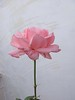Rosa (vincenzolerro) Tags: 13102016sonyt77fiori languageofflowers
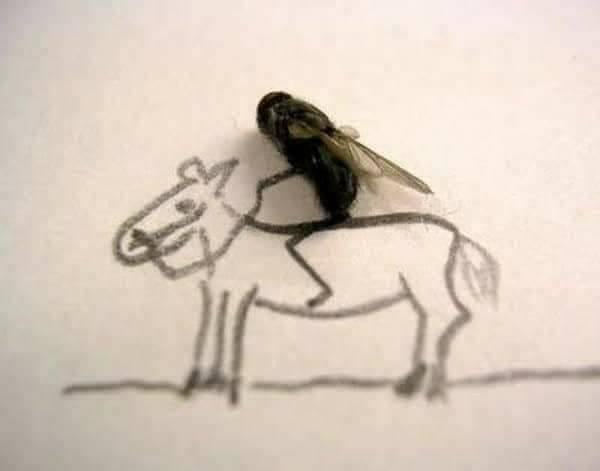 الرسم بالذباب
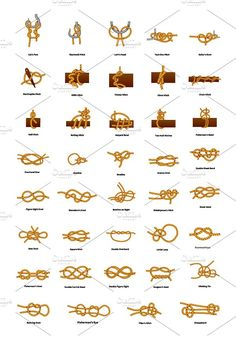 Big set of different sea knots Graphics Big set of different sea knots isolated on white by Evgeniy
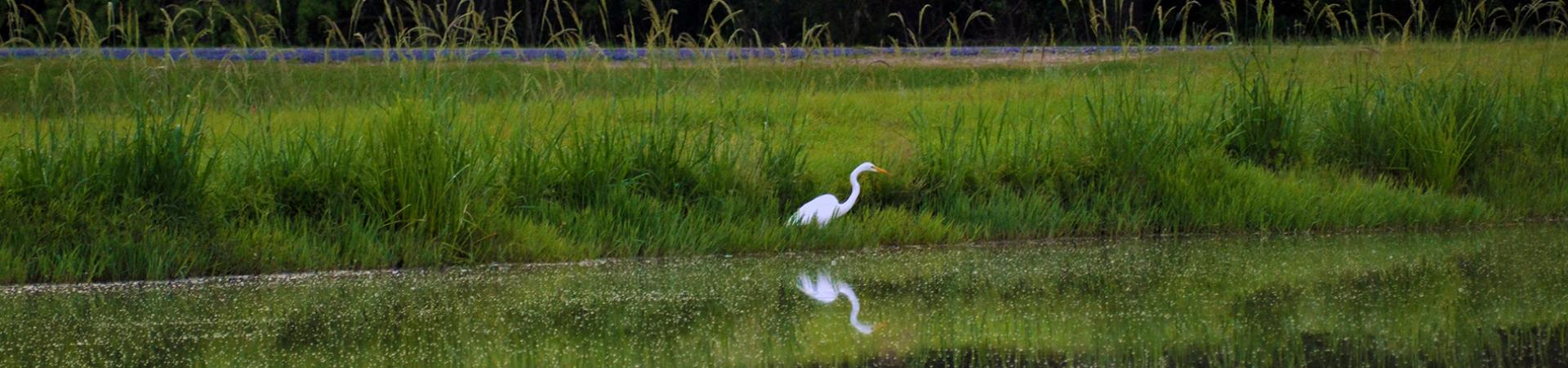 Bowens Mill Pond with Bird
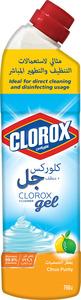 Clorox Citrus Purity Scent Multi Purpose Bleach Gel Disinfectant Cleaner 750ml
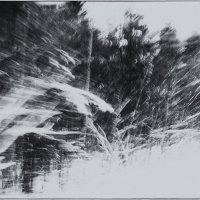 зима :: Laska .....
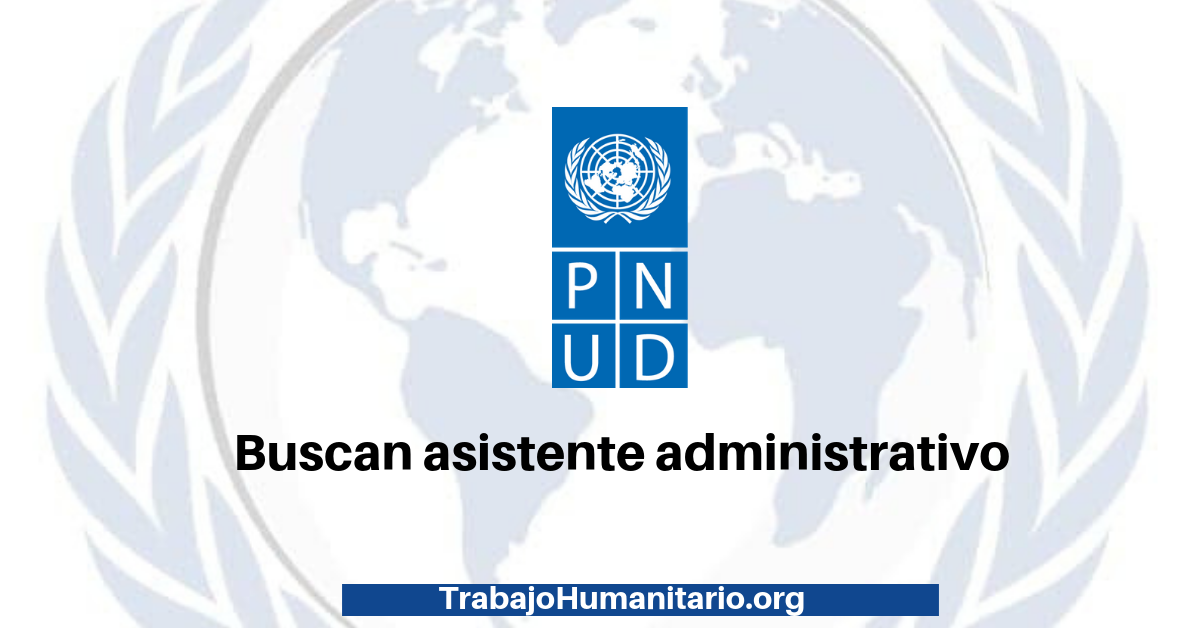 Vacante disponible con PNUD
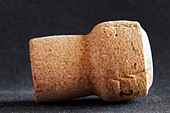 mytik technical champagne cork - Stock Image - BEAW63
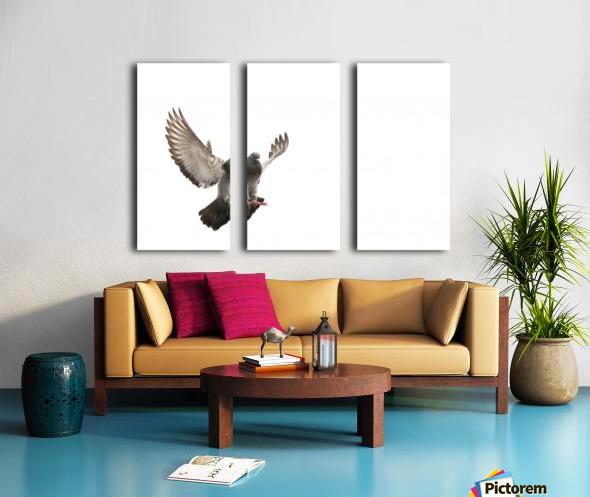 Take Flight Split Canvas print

########################################

= INSTRUCTIONS TO FOLLOW =
Set down all of the material above exactly as written, leaving the pictures out.

= SOLUTION TO THIS PROBLEM =
Rosa (vincenzolerro) Tags: 13102016sonyt77fiori languageofflowers
 الرسم بالذباب
 Big set of different sea knots Graphics Big set of different sea knots isolated on white by Evgeniy
 Bowens Mill Pond with Bird
 Clorox Citrus Purity Scent Multi Purpose Bleach Gel Disinfectant Cleaner 750ml
 зима :: Laska .....
 Vacante disponible con PNUD
 mytik technical champagne cork - Stock Image - BEAW63
 Take Flight Split Canvas print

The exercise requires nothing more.